The subway is my living room. I sit next to a woman doing her makeup, wait for a train alongside a man clipping his fingernails. As we ride, ladies take off their shoes and plunge their hands toward the soles as their fingers search for that one irritating lonesome pebble or piece of lint.
One day, a large man sits next to me, his thigh touching my thigh. “Would you like a fig?” he looks past me and asks the man to my left. The other man shakes his head and reveals a quiet grin of confusion. I look down and see that the large man has a branch of dried, brown, prune-like fruits dangling on a diagonal off a vine, like the veins on a leaf.
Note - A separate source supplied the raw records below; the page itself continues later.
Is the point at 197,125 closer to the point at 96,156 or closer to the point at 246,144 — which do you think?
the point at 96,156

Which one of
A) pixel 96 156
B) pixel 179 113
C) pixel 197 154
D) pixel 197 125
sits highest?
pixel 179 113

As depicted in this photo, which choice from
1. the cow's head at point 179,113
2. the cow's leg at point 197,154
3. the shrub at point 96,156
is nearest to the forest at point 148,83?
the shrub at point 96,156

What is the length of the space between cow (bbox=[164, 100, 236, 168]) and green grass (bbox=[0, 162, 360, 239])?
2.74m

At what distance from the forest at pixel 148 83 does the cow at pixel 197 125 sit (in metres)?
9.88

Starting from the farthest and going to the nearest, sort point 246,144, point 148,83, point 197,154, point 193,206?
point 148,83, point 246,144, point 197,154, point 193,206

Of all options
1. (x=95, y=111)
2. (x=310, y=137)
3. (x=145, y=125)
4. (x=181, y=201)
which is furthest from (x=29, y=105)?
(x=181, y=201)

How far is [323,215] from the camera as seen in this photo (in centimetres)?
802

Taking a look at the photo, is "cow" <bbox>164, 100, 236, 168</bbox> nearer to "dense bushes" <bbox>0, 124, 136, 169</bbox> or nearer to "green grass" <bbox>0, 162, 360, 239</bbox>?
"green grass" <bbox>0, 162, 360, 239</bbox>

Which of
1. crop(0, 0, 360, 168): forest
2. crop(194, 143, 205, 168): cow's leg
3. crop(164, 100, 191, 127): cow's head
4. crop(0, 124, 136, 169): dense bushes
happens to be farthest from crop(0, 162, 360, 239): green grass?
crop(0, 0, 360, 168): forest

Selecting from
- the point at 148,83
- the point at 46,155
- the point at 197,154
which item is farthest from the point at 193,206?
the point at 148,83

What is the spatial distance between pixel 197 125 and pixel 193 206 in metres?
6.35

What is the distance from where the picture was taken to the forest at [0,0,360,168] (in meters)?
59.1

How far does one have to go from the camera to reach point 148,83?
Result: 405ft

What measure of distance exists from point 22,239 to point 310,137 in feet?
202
“Those are dates,” I offer. The man looks at me with surprise then down to the fruit.
“Are you sure?” he asks.
“I’m sure,” I confirm. I notice that below his wreath of dates is a box of date-filled cookies, the cover showing yellow round biscuits surrounded by the wrinkled fruit.
“See?” I say, motioning to the package.
He smiles and cries out in shock. “It is a date! I should know that,” he declares. “I’m a food writer.”
“Really?” I ask.
“Well I didn’t get this figure from nothing,” he says, running his hands down and under his rotund belly. From there the conversation continues. I learn his professional history. He is currently a minister, slash food writer; formerly a basketball player, slash hip-hop artist. “Google me,” he insists.
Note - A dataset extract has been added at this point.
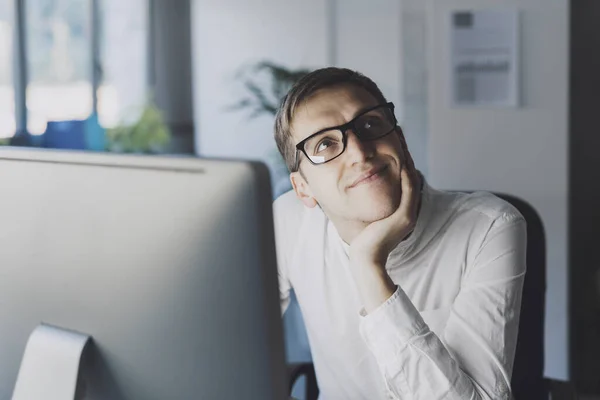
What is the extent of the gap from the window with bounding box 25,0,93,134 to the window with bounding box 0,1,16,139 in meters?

Another day, a smaller man sits beside me after bounding through the doors at Twenty-Third Street. He ruffles with a plastic bag between his feet.
“You know, I just bought this cologne and I don’t know if it’s any good. I drive a cab, so I always want to smell good,” he begins to tell me, without introduction. He pulls out a still-plastic wrapped brand name cologne I have now forgotten. He looks to me for approval. I shrug. I tell him I don’t know it.
He unwraps the box and pulls out the glass container, spritzing a small mist on himself. “What do you think?” He questions. His torso ends just inches below mine, so I can see most of his balding crown. Another passenger across from us looks on in amusement.
I lean to my left, nose bowing ever so slightly and I inhale. “You smell lovely,” I tell him.
The man nods, and satisfied, puts the cologne away. He thanks me for my input, and I can tell he feels better about his purchase. The next stop, I exit, saying a quick goodbye.
After Hurricane Sandy, my living room was dark. It was filled with water, and I imagined fish navigating its hallways, speeding past South Ferry along State and Pearl, the black and white mosaic of tree branches transformed to waving seaweed, bending with the rippling water. Even though I sat in my perfectly undamaged apartment, I still felt a small pang of loss. Not only of mobility and convenience, but of space, of refuge.
Spotted, molding, chipping walls; plastic bottle, potato chip bag, and rodent accessorized rails; piquant whiffs of urine or vomit that are not all too uncommon. But everyone in the subway experiences the same sensory assaults. As travelers, we are in it together. Like the funky odor the family car often takes on. It’s a familiar stink, a familiar rocking and squealing of motion.
I was relieved when I could finally return again, bounding down the steps at Seventh Avenue in Brooklyn, book in hand, ready to enjoy my half-hour ride, my productive time of underground commuting. It was like someone was handing me a ticket home. Like tasting my mother’s chocolate cake after one too many months without it. It was back. My living room, restored.